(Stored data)

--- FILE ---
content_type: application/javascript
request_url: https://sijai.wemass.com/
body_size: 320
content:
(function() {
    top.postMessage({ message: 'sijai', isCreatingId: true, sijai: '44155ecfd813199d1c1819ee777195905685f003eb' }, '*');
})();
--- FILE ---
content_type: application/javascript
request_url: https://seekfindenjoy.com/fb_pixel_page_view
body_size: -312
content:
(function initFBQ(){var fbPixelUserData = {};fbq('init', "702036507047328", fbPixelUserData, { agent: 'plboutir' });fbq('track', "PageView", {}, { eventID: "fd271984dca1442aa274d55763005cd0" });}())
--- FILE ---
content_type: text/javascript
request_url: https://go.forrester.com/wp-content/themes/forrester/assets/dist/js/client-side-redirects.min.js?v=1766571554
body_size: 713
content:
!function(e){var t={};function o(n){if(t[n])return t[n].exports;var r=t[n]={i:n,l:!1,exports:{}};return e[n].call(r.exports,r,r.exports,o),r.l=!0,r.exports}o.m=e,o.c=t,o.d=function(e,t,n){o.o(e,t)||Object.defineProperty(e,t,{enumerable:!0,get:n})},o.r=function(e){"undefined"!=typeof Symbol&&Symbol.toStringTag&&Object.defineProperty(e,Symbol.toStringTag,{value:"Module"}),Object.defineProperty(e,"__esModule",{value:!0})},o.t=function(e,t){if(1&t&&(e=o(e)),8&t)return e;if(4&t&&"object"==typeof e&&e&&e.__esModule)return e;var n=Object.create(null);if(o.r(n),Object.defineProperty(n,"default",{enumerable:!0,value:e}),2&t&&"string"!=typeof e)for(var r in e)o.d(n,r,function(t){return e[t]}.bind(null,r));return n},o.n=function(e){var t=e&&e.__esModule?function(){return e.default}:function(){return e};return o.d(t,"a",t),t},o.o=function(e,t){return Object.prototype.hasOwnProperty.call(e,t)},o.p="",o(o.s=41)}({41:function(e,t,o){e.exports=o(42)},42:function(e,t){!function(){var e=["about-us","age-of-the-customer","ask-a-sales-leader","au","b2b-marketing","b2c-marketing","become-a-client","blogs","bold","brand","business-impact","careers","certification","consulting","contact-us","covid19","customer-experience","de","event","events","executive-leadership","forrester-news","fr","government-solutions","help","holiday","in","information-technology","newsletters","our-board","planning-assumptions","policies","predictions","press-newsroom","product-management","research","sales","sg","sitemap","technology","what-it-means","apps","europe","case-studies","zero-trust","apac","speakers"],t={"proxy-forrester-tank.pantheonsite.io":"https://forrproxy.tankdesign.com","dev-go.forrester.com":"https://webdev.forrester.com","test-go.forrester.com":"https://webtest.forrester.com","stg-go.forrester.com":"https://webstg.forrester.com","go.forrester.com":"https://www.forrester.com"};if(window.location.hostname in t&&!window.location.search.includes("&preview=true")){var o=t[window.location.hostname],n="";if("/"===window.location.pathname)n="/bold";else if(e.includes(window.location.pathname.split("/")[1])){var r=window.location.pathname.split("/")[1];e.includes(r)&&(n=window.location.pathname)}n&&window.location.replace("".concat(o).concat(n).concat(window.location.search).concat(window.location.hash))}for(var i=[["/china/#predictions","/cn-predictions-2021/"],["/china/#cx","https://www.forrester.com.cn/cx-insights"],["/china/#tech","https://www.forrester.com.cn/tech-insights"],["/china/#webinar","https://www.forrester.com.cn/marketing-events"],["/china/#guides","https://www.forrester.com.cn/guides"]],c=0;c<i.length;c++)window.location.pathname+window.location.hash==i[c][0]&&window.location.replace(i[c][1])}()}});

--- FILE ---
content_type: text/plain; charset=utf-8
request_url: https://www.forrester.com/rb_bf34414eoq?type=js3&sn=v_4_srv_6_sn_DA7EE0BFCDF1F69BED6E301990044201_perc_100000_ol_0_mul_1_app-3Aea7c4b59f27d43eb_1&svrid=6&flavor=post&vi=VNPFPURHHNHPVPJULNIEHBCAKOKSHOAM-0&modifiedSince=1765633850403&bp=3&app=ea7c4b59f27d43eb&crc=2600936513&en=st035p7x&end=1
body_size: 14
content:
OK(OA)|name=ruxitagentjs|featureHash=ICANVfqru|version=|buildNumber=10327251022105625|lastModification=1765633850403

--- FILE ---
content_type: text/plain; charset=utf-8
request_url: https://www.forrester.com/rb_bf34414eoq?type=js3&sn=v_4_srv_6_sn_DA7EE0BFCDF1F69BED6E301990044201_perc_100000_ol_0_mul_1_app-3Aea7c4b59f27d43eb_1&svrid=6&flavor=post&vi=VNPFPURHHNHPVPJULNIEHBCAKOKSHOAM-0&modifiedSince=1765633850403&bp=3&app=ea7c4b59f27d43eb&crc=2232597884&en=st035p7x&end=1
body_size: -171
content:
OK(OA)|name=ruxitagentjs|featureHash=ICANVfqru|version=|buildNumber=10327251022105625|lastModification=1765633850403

**YOUR ASSIGNMENT**
Wherever the string "flavor" appears in a line of the records, copy that line.

**EXERCISE OUTPUT**
request_url: https://www.forrester.com/rb_bf34414eoq?type=js3&sn=v_4_srv_6_sn_DA7EE0BFCDF1F69BED6E301990044201_perc_100000_ol_0_mul_1_app-3Aea7c4b59f27d43eb_1&svrid=6&flavor=post&vi=VNPFPURHHNHPVPJULNIEHBCAKOKSHOAM-0&modifiedSince=1765633850403&bp=3&app=ea7c4b59f27d43eb&crc=2600936513&en=st035p7x&end=1
request_url: https://www.forrester.com/rb_bf34414eoq?type=js3&sn=v_4_srv_6_sn_DA7EE0BFCDF1F69BED6E301990044201_perc_100000_ol_0_mul_1_app-3Aea7c4b59f27d43eb_1&svrid=6&flavor=post&vi=VNPFPURHHNHPVPJULNIEHBCAKOKSHOAM-0&modifiedSince=1765633850403&bp=3&app=ea7c4b59f27d43eb&crc=2232597884&en=st035p7x&end=1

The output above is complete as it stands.